Leila Lhaneche : La peinture, c’est d’abord mon enfance. J’étais aidée de par mon milieu familial, versé dans l’art, mais aussi par la géographie de ma ville natale, Annaba (dans l’est algérien), et ses alentours. L’enfance, ce fut un bain de soleil et de couleurs interminable, le jour comme la nuit. Ensuite, des questionnements d’ordre scientifique se sont rajoutés à mon intérêt pour la peinture, l’art d’une manière générale, lors de mes études universitaires. « D’où viennent les êtres humains ? ». Cette question me porte dans chacun de mes travaux artistiques. Au centre donc de mes inspirations, un questionnement perpétuel et une grande fascination, un étonnement devant la magie de ce monde. Voici mes débuts.

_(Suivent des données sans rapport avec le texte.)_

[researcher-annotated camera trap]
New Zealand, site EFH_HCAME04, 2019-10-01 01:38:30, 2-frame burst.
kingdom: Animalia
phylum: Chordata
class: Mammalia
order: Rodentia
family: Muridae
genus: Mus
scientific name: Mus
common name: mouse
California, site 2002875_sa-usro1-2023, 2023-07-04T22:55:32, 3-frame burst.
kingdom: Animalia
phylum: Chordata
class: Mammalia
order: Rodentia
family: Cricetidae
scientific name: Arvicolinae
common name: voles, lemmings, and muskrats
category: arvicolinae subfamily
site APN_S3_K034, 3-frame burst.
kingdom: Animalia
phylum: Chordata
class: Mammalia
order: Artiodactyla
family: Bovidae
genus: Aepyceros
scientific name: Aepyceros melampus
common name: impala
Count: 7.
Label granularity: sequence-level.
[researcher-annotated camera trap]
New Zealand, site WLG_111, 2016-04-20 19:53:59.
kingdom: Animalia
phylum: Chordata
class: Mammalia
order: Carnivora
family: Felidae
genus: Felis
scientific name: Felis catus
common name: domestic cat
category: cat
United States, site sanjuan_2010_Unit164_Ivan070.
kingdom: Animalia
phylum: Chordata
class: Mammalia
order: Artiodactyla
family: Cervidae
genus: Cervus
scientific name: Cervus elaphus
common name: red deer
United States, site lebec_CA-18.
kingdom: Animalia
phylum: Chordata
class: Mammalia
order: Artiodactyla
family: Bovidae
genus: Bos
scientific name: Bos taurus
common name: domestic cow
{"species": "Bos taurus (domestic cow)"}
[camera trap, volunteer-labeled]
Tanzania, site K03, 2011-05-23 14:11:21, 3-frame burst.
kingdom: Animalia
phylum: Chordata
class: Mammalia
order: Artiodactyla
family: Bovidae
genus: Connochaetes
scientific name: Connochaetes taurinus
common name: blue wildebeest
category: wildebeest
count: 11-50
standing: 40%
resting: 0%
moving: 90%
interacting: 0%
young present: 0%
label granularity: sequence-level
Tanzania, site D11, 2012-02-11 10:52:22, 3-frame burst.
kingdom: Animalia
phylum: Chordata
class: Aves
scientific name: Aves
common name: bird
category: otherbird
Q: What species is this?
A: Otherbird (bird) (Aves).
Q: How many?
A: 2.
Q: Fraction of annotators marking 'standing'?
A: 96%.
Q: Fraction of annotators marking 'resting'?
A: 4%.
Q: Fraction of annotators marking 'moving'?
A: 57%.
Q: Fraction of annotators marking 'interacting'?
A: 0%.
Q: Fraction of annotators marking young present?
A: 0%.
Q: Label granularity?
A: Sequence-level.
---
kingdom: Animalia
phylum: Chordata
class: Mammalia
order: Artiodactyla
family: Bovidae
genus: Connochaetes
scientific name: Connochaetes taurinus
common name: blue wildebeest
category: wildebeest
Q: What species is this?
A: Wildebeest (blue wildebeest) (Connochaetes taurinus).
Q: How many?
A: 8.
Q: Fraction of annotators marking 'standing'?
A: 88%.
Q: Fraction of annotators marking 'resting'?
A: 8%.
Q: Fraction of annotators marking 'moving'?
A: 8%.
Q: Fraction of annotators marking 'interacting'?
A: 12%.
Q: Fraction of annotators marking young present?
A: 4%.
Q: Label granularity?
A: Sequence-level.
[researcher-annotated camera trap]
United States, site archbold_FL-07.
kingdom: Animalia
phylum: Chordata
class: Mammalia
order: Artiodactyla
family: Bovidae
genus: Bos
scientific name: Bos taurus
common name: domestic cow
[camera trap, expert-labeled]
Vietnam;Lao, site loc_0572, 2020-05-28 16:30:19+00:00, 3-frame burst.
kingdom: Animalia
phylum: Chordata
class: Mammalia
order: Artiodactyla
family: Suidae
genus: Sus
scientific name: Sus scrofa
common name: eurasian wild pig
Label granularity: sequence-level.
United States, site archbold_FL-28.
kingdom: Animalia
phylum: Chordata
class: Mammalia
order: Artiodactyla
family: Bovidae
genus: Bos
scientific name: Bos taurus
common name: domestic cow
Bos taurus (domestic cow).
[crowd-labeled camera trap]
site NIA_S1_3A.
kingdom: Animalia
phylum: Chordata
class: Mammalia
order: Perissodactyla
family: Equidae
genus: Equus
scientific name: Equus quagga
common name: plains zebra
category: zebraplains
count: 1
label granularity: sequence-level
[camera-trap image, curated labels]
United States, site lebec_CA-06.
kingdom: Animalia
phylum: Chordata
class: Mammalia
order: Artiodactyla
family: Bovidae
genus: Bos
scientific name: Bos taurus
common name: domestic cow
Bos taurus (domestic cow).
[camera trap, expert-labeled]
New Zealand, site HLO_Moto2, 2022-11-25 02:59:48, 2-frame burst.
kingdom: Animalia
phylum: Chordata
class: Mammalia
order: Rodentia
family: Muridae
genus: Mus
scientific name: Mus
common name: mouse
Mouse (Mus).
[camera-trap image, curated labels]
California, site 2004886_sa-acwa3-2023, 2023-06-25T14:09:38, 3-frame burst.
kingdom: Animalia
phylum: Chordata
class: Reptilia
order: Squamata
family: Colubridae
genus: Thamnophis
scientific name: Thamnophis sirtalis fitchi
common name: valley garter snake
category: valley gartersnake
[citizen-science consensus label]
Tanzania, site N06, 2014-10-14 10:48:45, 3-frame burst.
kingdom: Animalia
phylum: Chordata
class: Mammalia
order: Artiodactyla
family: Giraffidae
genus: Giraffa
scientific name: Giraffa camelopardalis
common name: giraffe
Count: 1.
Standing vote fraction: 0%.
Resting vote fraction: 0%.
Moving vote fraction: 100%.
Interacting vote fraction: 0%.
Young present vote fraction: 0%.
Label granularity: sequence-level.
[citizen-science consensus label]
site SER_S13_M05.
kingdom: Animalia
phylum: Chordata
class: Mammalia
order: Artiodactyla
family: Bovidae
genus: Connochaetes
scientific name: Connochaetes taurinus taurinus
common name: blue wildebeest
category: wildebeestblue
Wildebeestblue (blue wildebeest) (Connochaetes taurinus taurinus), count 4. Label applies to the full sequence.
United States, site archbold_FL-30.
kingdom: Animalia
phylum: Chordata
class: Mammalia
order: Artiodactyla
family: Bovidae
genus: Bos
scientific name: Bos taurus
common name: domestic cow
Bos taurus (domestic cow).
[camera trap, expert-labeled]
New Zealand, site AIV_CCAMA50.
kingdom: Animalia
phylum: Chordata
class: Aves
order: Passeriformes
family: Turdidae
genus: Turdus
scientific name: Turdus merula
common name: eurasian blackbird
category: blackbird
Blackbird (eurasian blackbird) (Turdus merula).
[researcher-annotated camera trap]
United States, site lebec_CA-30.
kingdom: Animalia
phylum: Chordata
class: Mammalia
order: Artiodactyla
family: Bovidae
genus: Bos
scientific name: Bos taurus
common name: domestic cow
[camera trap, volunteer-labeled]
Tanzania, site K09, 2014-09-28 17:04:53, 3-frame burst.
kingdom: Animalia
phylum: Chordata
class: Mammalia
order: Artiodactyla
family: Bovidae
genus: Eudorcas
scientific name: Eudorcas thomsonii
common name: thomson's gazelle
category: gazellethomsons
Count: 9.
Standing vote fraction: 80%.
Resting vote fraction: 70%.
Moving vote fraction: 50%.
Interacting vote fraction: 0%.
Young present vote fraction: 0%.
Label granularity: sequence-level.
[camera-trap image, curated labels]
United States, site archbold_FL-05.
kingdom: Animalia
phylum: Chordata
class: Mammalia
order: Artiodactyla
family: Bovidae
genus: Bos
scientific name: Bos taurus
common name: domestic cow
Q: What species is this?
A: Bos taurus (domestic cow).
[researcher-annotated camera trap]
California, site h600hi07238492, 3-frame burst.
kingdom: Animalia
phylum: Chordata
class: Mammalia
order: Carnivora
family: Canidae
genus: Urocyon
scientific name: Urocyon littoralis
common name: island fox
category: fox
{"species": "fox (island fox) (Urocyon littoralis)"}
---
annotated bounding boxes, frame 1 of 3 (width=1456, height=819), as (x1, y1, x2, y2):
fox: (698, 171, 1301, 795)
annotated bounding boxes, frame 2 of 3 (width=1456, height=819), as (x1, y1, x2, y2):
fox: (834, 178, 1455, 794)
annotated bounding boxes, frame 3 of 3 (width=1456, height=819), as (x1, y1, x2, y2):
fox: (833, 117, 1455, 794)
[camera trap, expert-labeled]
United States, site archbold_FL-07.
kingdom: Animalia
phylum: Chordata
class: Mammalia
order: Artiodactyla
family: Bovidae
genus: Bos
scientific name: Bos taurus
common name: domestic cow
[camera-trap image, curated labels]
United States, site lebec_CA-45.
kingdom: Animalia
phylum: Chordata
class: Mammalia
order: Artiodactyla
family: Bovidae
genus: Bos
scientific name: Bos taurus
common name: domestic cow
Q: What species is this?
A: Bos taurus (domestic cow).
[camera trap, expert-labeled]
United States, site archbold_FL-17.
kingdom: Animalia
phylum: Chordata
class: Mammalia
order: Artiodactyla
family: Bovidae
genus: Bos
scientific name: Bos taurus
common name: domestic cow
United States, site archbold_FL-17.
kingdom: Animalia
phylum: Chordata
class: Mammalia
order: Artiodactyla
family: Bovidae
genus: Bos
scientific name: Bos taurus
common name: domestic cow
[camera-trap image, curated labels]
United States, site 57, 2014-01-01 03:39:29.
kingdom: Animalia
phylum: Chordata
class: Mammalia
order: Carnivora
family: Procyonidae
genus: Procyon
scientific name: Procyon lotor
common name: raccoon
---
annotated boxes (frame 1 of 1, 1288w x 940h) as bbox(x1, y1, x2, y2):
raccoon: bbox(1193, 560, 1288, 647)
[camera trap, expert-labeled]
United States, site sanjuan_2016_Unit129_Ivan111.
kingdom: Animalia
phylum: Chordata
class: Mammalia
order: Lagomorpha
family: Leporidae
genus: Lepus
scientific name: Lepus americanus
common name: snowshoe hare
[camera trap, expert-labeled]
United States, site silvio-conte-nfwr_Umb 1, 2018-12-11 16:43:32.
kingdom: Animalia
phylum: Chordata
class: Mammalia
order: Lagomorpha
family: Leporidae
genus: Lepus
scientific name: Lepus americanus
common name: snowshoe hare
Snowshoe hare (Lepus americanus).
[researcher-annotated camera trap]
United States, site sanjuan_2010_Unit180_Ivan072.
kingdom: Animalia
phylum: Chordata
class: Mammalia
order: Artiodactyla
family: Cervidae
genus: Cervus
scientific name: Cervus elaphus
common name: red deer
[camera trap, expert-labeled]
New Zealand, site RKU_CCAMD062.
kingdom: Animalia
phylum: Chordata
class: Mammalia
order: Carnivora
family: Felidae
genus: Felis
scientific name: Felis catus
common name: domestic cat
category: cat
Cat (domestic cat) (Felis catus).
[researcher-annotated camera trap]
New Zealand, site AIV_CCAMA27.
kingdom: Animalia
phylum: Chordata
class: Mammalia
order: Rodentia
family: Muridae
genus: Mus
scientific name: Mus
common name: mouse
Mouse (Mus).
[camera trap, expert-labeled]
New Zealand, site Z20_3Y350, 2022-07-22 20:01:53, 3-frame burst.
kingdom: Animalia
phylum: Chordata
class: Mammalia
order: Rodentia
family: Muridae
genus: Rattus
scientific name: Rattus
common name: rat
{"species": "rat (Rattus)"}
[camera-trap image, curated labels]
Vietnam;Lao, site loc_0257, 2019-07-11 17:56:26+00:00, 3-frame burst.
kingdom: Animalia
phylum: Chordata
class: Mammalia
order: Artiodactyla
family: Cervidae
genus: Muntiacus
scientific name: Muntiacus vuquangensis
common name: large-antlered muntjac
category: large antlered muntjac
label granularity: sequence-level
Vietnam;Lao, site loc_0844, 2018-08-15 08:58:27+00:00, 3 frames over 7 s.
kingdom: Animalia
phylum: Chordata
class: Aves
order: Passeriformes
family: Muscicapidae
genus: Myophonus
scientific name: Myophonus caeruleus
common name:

Après, en cheminant dans la vie et avant même de commencer à peindre, j’ai fait un master en histoire de l’art, une fois ma thèse de doctorat en génétique achevée. Je voulais toujours peindre, mais je n’ai pu passer à l’acte qu’après ce long parcours qu’on qualifie communément d’ « utile ». J’ai donc commencé à peindre après avoir acquis un bagage considérable qui m’a permis de me situer dans le monde, savoir lire et poser un paysage, utiliser et composer les couleurs. Je le dis souvent pour rire : « J’ai commencé à peindre comme une généticienne ! ». J’ai travaillé durement pour composer mon propre nuancier de couleurs grâce auquel j’ai pu peindre ma première œuvre, un paysage qui part à la recherche d’un bleu, du dégradé d’un ciel méditerranéen difficilement saisissable. Peindre, pour moi, c’est partir à la recherche d’une couleur déjà perdue.
Vous privilégiez la peinture sur des disques anciens, inutilisables. Peux-tu revenir sur l’histoire de ce concept, sur les motivations d’un tel choix artistique ?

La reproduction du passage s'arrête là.